Film review: The Social Network
I’ve just been reading Andrew Marr on the pimply, unhappy and very drunk males who – in his view – make up the blogging community. What I didn’t realize was that this was how Facebook was invented – a drunk, unhappy, inadequate, single guy (Mark Zuckerberg, played with deadpan callousness by Jesse Eisenberg) decided to do some ranting on his blog about his ex-girlfriend, and then set up a website which allowed Harvard students to ‘rate’ female students according to their hotness. Harvard being a place devoted to scholarly inquiry and mature deliberation, Mark No-Mates immediately manages to crash the server with his new site.
This attracts the attention of magnificent twins Cameron and Tyler Winklevoss, the natural children of Arnold Schwarzenegger out of Ivy League. These absolutely beautiful, god-like sons of privilege (did I mention they are remarkably easy on the eye? and there are two of them) want to make their lives just a little bit more privileged by setting up a Harvard dating site. This will be similar to what’s already been going on at Harvard in real life – girls being bussed in to sleep with Harvard guys at exclusive club parties – but online, presumably to save the transport expenses.

|---|

- **Description of the task**:
Write out the film review from "This attracts the" up to and including "the transport expenses.", replacing "twins" with "brothers".

|---|

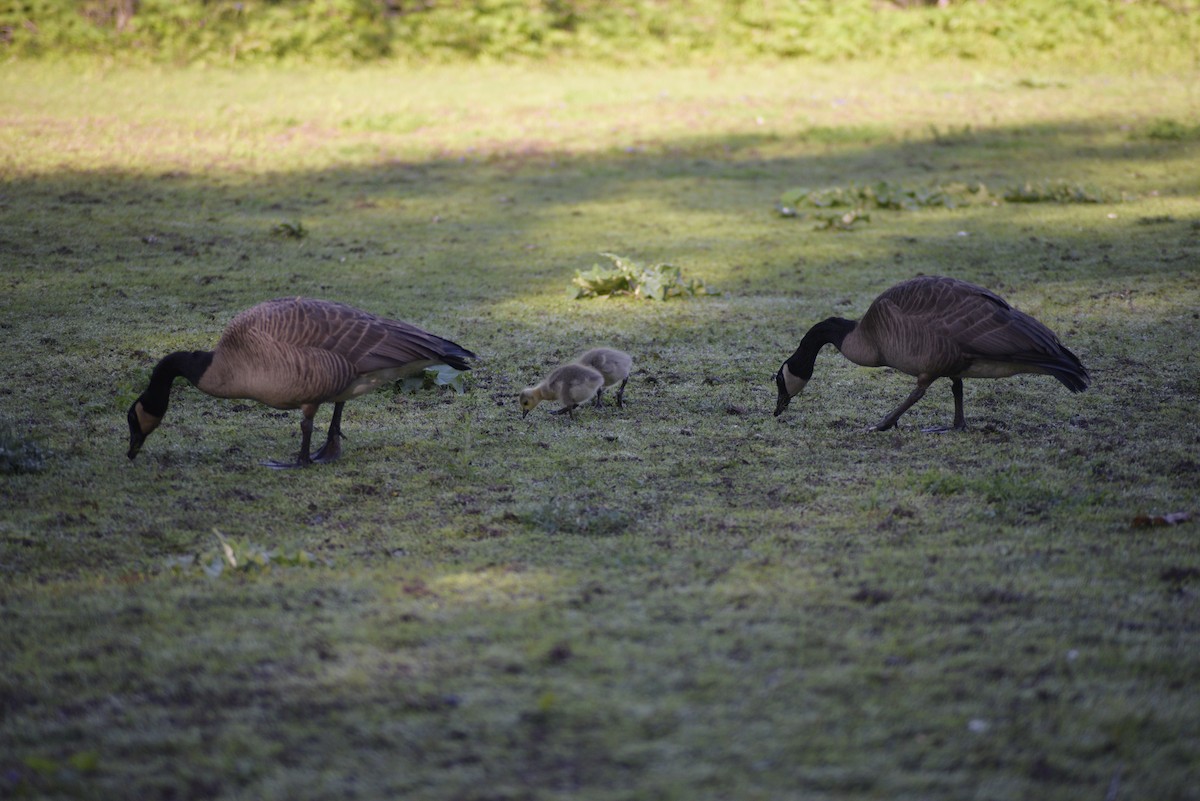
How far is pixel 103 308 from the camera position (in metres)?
9.17

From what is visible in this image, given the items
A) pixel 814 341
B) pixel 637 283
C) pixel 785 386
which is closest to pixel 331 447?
pixel 785 386

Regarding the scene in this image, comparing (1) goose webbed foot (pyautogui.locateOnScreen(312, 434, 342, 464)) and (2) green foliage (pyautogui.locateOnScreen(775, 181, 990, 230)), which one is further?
(2) green foliage (pyautogui.locateOnScreen(775, 181, 990, 230))

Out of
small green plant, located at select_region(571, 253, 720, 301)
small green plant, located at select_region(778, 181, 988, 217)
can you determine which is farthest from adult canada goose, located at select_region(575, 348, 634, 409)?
small green plant, located at select_region(778, 181, 988, 217)

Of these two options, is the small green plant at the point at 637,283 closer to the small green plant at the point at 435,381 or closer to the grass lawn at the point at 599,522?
the grass lawn at the point at 599,522

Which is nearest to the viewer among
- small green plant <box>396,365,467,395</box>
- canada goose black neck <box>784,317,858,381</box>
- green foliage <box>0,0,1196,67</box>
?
canada goose black neck <box>784,317,858,381</box>

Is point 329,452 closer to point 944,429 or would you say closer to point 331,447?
point 331,447

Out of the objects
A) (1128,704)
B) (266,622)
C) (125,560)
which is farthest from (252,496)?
(1128,704)

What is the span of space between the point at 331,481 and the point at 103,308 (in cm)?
429

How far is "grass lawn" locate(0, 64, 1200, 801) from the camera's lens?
3.35 m

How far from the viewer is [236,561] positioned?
4.66 meters

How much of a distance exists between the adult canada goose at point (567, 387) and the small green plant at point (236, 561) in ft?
8.05

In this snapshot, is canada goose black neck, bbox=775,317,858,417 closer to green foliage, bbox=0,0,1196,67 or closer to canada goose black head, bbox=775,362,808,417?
canada goose black head, bbox=775,362,808,417

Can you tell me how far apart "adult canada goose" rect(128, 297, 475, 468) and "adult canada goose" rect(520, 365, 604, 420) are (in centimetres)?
94

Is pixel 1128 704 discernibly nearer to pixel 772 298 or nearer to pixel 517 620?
pixel 517 620
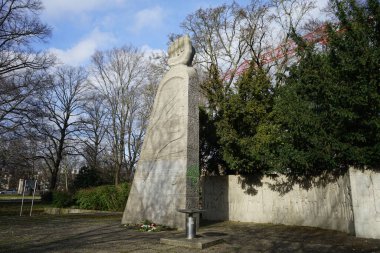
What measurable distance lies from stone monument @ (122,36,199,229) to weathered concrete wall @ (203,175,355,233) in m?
3.60

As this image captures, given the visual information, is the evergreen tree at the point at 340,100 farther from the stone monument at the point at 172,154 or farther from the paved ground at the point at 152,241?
the stone monument at the point at 172,154

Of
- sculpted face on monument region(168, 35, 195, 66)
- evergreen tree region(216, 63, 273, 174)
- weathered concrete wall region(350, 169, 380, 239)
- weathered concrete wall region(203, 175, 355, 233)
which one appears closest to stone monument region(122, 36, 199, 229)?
sculpted face on monument region(168, 35, 195, 66)

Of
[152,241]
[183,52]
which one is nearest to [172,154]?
[152,241]

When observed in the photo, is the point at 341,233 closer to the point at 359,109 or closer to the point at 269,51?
the point at 359,109

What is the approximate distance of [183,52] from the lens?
39.7 feet

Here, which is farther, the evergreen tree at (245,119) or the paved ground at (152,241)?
the evergreen tree at (245,119)

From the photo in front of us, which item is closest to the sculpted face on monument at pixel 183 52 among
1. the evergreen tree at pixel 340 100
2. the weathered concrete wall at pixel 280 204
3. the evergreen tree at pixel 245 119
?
the evergreen tree at pixel 245 119

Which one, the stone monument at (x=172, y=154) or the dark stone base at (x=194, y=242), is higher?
the stone monument at (x=172, y=154)

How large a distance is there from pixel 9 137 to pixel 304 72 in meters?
18.5

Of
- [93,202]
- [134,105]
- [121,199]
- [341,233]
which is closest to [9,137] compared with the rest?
[93,202]

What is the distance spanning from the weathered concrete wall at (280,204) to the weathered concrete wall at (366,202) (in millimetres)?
614

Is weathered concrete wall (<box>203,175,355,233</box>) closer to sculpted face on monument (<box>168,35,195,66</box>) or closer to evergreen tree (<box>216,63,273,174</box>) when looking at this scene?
evergreen tree (<box>216,63,273,174</box>)

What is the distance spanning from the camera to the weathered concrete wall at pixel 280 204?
10070 mm

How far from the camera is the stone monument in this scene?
1048 centimetres
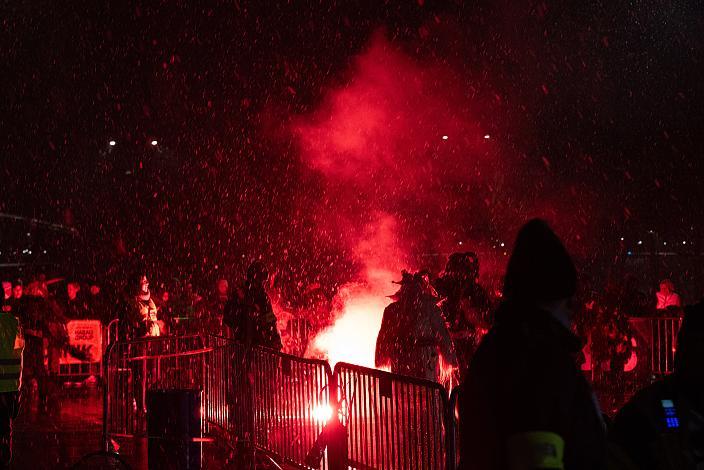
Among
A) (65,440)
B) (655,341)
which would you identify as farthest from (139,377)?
(655,341)

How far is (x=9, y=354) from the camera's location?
8.17 metres

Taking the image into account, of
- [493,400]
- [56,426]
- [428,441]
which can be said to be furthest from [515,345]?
[56,426]

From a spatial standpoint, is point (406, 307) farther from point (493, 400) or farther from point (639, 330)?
point (639, 330)

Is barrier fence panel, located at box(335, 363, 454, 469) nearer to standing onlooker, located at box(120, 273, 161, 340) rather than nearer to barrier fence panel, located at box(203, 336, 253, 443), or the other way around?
barrier fence panel, located at box(203, 336, 253, 443)

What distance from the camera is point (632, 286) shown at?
1592cm

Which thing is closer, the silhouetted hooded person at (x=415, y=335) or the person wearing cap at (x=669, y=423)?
the person wearing cap at (x=669, y=423)

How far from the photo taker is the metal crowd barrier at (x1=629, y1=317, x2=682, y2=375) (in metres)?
15.1

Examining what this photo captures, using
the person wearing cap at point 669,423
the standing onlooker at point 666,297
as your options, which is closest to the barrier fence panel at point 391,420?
the person wearing cap at point 669,423

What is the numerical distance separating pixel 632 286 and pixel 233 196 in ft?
51.6

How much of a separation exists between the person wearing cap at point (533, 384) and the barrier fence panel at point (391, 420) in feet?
9.83

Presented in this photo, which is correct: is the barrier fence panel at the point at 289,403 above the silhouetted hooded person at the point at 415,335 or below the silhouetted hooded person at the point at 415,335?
below

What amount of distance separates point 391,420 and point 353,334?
312 inches

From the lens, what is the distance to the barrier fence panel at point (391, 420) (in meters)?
6.01

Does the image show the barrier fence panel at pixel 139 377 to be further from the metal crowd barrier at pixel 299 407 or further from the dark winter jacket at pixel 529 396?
the dark winter jacket at pixel 529 396
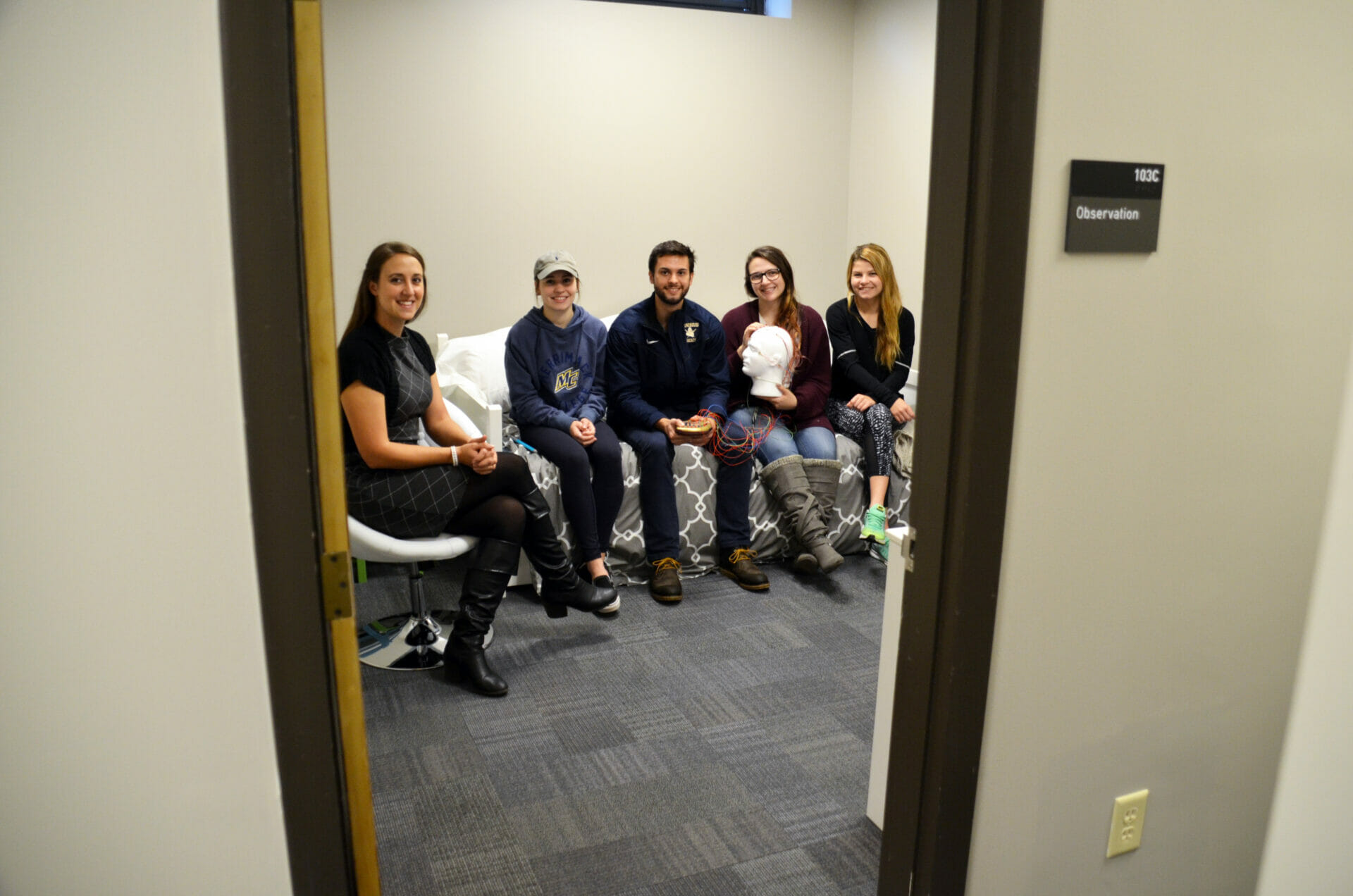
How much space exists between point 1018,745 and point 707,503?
219 cm

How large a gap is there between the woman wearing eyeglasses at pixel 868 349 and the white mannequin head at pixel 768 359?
0.29 m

|---|

- **Result**:
This attracts the attention of magnificent brothers Cameron and Tyler Winklevoss, the natural children of Arnold Schwarzenegger out of Ivy League. These absolutely beautiful, god-like sons of privilege (did I mention they are remarkably easy on the eye? and there are two of them) want to make their lives just a little bit more privileged by setting up a Harvard dating site. This will be similar to what’s already been going on at Harvard in real life – girls being bussed in to sleep with Harvard guys at exclusive club parties – but online, presumably to save the transport expenses.